ISLAMABAD: In a significant policy intervention, newly appointed Petroleum Minister Ali Pervaiz Malik has taken decisive steps to shield Pakistan’s struggling oil refineries from further financial losses—measures that industry leaders say could unlock up to \$6 billion in long-stalled investments.

The move comes as delays in implementing the Brownfield Refineries Policy 2023 had deterred foreign investors and stalled crucial plant upgrades.

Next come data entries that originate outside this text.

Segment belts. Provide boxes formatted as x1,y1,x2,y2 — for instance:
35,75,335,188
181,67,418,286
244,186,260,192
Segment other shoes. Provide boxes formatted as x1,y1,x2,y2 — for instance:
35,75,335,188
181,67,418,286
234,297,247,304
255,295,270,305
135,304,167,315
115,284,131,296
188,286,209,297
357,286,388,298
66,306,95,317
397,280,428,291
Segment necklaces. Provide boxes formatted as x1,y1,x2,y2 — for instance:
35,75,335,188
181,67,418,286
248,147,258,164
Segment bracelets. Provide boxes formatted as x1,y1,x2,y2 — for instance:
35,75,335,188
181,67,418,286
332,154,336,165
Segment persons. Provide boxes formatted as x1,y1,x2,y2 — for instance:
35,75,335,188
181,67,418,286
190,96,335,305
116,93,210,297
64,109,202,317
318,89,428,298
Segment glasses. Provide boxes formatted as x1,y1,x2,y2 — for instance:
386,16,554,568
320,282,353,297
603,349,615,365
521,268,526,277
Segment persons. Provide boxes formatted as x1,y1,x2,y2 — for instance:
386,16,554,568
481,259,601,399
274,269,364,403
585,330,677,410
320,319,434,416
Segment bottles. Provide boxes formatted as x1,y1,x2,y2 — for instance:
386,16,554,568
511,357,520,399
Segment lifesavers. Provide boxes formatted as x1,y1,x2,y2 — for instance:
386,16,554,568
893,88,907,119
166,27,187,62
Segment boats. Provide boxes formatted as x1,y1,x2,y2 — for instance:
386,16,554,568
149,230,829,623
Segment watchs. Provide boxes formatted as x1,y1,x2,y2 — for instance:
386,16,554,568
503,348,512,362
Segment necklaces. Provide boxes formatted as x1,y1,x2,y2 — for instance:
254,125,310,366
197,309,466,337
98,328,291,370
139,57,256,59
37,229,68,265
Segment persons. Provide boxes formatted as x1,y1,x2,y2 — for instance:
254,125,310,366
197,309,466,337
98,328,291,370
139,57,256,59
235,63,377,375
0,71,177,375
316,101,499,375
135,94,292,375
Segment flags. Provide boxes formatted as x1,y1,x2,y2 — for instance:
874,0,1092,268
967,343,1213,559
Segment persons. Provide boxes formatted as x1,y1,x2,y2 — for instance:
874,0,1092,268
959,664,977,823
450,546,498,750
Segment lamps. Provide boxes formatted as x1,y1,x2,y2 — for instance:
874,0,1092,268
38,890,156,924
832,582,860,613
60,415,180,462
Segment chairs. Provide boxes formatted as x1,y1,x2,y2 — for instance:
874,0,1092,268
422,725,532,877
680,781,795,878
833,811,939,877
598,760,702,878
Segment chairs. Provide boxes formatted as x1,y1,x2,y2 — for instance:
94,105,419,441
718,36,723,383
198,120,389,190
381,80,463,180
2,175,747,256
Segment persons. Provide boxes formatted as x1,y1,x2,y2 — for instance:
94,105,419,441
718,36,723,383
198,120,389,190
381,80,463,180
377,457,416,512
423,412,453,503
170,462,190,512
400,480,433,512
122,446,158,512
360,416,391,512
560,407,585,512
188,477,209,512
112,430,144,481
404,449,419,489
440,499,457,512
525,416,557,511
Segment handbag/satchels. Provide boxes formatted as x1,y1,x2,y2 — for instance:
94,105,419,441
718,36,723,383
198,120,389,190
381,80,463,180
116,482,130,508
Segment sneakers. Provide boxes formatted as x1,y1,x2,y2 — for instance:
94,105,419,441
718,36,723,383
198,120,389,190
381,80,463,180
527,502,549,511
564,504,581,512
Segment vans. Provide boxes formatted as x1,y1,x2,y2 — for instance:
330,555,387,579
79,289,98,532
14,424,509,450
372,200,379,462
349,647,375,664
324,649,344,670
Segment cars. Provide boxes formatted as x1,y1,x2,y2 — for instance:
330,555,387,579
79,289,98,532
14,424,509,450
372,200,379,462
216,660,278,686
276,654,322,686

Malik also initiated the long-overdue implementation of the 35% third-party gas allocation facility, pending for years, to promote greater competition and transparency.

Recent changes in the Finance Act 2024 classified key petroleum products—petrol, HSD, kerosene, and LDO—as “exempt”, blocking refineries and oil marketing companies from claiming input sales tax worth an estimated Rs34 billion for FY 2024-25.

To mitigate this, the government allowed a 12-month recovery mechanism by enabling refineries to charge Rs2.09 per litre on HSD and Rs1.09 on petrol. The decision was endorsed by the Economic Coordination Committee and the prime minister.

Industry leaders, including Attock Refinery CEO and OCAC Chairman Adil Khattak, praised the minister and petroleum secretary for resolving the tax recovery issue. However, Khattak urged the government to permanently address the sales tax exemption in the upcoming budget.

Pakistan Refinery Limited (PRL), which failed to attract investors in its first tender due to policy delays, has reissued its tender with a deadline of May 30, but concerns remain about investor confidence.

Modernisation projects are expected to double diesel production and improve fuel quality. Currently, Pakistan’s refineries produce diesel ranging from Euro I to Euro V standards, with ongoing upgrades aimed at meeting global environmental benchmarks.

Industry officials emphasize that local refinery upgrades will significantly reduce the need for costly imports—each HSD cargo currently costing around \$45 million—and strengthen national energy security.